A advogada ainda recomenda que em muitos casos, não somente os semelhantes ao da personagem citada que, as famílias procurarem serviços gratuitos e de qualidade. “Em Pomerode temos uma estrutura fantástica e que funciona corretamente, desde assistência social ao tratamento clínico eficaz”.

Quando a ajuda vem em tempo
Através de nossos leitores ficamos sabendo de mais um caso de anorexia nervosa em Pomerode. Desta vez com uma adolescente e que devido encaminhamento rápido e correto feito pela família já é considerada curada.

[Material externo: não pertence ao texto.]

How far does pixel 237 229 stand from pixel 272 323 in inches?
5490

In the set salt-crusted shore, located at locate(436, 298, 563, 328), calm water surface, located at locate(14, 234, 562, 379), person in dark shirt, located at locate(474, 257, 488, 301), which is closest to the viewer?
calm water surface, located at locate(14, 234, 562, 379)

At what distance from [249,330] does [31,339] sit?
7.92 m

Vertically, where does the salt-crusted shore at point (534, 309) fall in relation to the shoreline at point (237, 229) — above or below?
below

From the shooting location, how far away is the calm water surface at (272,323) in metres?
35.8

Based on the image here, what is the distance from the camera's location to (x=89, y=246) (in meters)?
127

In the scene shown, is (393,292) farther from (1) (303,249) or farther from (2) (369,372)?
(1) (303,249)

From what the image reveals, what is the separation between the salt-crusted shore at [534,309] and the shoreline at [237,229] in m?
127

Essa jovem que aqui vamos chamar de Maria, um dia chegou para a mãe e comentou que queria emagrecer. A mãe, querendo ajudar, comentou que a filha então poderia reduzir a quantidade de alimento que ingeria à noite.
“Logo percebi que Maria não comia mais. Ela colocava pouquíssima comida no prato e mastigava com gosto, como se tivesse uma quantidade enorme de comida na boca”, disse a mãe, Ana.

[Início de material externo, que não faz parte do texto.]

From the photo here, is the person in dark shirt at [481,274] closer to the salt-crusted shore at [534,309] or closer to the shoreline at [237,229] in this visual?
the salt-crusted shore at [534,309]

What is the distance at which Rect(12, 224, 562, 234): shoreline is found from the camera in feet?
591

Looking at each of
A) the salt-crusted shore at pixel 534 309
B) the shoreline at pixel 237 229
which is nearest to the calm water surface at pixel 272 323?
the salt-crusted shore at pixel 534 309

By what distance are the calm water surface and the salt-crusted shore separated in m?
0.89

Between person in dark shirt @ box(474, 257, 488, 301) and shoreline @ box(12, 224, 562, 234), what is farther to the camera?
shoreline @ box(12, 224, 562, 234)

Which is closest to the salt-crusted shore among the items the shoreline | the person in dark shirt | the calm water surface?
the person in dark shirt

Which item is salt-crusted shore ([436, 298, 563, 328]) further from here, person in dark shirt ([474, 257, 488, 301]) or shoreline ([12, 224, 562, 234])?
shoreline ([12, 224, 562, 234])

Ana comenta que logo a filha começou a perder pesoa. De 66 kg, ela passou para aproximadamente 34 kg no prazo estimado de dois meses. A mãe, para conseguir que a filha passasse por tratamento, falou a ela que precisava ir ao médico fazer alguns exames de rotina. “Assim começamos o tratamento. O médico receitou vitaminas, acompanhamento psicológico e nutricional. Ela chegou a prometer ao médico que iria voltar a comer, mas isso não aconteceu”.
Quando Maria não apresentava recuperação de peso, ela foi internada no Instituto Santo Antonio, em Blumenau e lá permaneceu durante 29 dias. Hoje, com 55kg e 1,64m de altura, ela está recuperada e reconhece que estava doente. “Hoje ela olha para mim, para a família e diz: como eu consegui fazer isso? Eu realmente estava doente” comemora a mãe emocionada.
* Nesta matéria foram trocados os nomes dos personagens a fim de preservar a identidade da família.